By Oct. 6, the U.S. Public Health Department issued its first report on the flu outbreak in Anniston — 97 cases in the city, 508 cases at the camp. “Rapid progress being made to head-off epidemic — Camp McClellan surgeon highly pleased with situation there,” The Star reported. Anniston, its theaters and movie houses already closed as a precaution to prevent the virus from spreading among crowds, shut down its schools for the remainder of the week.
Margaret Taylor died that weekend.
And yet, the numbers kept rising. By Oct. 11, health officials counted 90 new cases in Anniston and 13 more elsewhere in Calhoun County. At Camp McClellan, engineers were “oiling” and watering the roads to keep down the dust and hamper the virus’ spread. Anniston engineers were considering a similar tactic for city streets. That afternoon, more than 211,000 flu cases were reported nationwide in U.S. Army camps. Even the Calhoun County jail wasn’t safe, where six inmates, including one charged with murder, died of the flu in October.
So nightmarish was the pandemic that this counted as good news on Oct. 18: 61 new cases and four additional deaths in Anniston. “Improvement” bloomed at McClellan, too, with only 95 new cases of the flu, 53 new cases of pneumonia and 10 deaths that day. Fifteen had died the day before.
And then, the pandemic slowed. By Nov. 11 — Armistice Day — McClellan commanders had lifted the quarantine and soldiers, now without their telltale white medical masks, were allowed to return to Noble Street to shop, eat and drink.
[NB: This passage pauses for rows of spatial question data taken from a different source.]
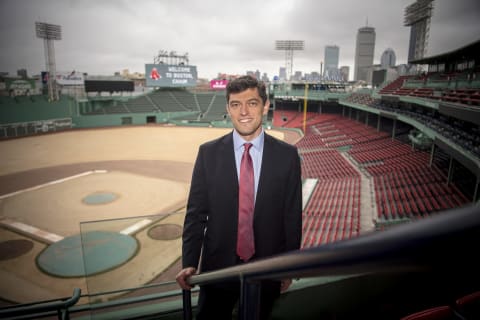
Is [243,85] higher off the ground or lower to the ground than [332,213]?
higher

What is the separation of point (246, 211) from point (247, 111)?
3.05ft

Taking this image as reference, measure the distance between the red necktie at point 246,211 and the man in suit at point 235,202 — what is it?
0.07ft

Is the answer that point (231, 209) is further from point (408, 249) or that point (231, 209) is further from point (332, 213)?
point (332, 213)

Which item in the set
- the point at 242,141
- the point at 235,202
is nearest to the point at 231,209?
the point at 235,202

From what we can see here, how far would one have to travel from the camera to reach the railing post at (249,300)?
4.45 ft

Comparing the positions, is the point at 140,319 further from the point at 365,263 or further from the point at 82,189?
the point at 82,189

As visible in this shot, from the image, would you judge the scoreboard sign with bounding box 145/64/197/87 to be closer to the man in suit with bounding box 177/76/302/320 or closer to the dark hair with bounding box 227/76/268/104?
the dark hair with bounding box 227/76/268/104

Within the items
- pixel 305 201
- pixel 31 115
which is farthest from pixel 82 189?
pixel 31 115

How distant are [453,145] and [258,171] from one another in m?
13.0

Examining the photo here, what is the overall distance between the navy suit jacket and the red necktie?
46 millimetres

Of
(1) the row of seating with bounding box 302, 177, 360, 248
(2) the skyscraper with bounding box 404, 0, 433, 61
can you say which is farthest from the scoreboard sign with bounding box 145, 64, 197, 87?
(1) the row of seating with bounding box 302, 177, 360, 248

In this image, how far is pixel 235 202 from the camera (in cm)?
271

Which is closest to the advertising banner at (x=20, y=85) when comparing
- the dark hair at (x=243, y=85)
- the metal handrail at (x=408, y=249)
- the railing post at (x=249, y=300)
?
the dark hair at (x=243, y=85)

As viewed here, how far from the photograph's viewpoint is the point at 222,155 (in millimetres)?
2818
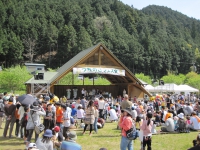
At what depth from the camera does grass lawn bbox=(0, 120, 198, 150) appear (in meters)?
8.28

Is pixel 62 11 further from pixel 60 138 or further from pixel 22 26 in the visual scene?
pixel 60 138

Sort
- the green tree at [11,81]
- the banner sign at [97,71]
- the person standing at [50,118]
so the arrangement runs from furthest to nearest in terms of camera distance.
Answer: the green tree at [11,81] < the banner sign at [97,71] < the person standing at [50,118]

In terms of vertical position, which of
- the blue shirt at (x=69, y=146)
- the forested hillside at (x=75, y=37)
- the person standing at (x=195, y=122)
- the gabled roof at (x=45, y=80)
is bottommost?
the person standing at (x=195, y=122)

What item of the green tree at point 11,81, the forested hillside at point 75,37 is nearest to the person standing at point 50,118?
the green tree at point 11,81

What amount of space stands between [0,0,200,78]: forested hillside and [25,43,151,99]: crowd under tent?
28380 millimetres

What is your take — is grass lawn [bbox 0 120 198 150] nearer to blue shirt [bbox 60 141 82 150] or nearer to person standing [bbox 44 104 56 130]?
person standing [bbox 44 104 56 130]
The city and its soldiers were regaining their normalcy, though the virus would return off and on in 1919. “Influenza turns back on Anniston,” The Star reported.
The following spring, the Alabama health department released its report from the pandemic’s terrible fall — more than 5,000 people in Alabama died from the Spanish flu in the last four months of 1918. Nearly 2,500 of those perished in October alone. That included little Margaret Taylor, Anniston’s first of many.